We remember those women who have lost their lives at the hands of a stranger, or of the person who should have loved them best. In so doing, we refuse to be desensitised by cold facts and figures and we resolve to keep the names and the memories of these women alive. We remember Brenda Blainey, Mariam Kamara, Lucy Powell, Samantha Drummonds, Yasmin Begum, Sally Turner, Hina Bashir, Jillu Nash and her 12-year-old daughter Louise, to name but a very few of those who have been killed this year alone. And we remember – because we cannot forget – all the other women and girls who died in similarly horrific circumstances.
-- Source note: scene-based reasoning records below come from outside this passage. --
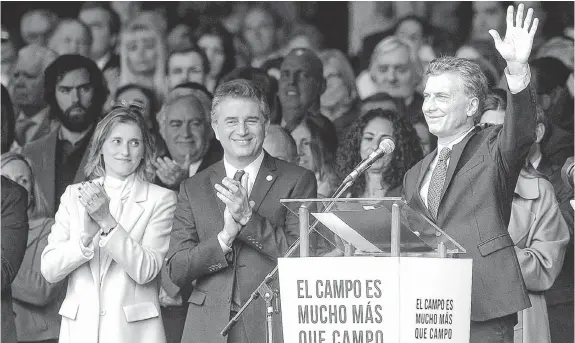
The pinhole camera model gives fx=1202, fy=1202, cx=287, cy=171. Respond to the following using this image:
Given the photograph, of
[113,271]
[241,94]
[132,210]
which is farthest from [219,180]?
[113,271]

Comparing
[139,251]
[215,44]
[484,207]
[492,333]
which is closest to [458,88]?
[484,207]

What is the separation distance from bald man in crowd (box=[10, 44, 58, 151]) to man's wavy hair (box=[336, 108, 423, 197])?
87.2 inches

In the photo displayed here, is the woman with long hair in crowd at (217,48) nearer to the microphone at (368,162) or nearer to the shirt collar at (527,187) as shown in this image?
the shirt collar at (527,187)

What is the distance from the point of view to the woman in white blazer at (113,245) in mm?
5789

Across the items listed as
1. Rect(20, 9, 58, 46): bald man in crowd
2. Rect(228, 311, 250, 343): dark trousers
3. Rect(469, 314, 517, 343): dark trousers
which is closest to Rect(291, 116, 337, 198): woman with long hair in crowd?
Rect(20, 9, 58, 46): bald man in crowd

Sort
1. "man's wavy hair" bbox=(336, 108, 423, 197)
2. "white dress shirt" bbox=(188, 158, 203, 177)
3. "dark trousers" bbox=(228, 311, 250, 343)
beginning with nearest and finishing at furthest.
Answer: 1. "dark trousers" bbox=(228, 311, 250, 343)
2. "man's wavy hair" bbox=(336, 108, 423, 197)
3. "white dress shirt" bbox=(188, 158, 203, 177)

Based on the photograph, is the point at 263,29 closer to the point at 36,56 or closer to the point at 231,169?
the point at 36,56

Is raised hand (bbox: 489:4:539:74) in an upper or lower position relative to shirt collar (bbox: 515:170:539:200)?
upper

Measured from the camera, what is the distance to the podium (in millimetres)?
4348

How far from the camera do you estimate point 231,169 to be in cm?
583

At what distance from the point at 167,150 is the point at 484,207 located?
11.3 ft

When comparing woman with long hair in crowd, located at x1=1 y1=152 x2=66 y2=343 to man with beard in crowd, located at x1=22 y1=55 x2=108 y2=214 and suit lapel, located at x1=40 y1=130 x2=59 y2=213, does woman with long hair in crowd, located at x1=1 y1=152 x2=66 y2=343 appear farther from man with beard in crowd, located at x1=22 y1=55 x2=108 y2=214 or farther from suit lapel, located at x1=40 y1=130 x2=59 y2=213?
man with beard in crowd, located at x1=22 y1=55 x2=108 y2=214

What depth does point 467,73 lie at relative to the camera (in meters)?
5.16

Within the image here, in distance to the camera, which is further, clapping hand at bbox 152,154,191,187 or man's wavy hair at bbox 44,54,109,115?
man's wavy hair at bbox 44,54,109,115
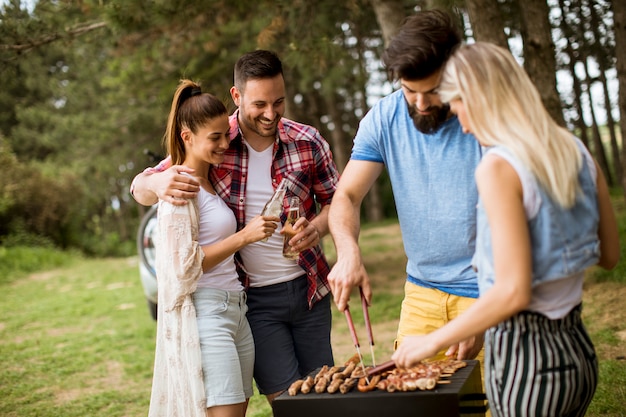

These women, tragically, can no longer speak for themselves. But we listen to those who can. I have learnt from my conversations with these brave survivors that what they want, above all, is to be listened to and believed, to prevent the same thing happening to others. They know there is power in their stories and that, in the telling, they move from being the victims of their histories to the authors of their own futures.

I have heard countless examples of the ways in which victims have become victors, using their experiences to hold out a hand to help others escape abuse. One such person, Vicky, left a violent relationship and her ex-partner was sent to prison. Knowing what it was like to live in permanent fear, she started working for the police, supporting victims and witnesses of crime. Today, she is an Independent Domestic Violence Adviser and says of herself, “There is life after abuse. I am evidence of that”.

Ladies and gentlemen, your vital work is, in the same way, evidence that there is life after abuse. You are also evidence that we can have hope as we head towards our goal of ending violence against women and girls. Armed with that hope, let us press on. Let us not lose this precious opportunity to speak up and to galvanise action that will see the end of these heinous crimes forever. With determination and courage, we will succeed. Thank you.’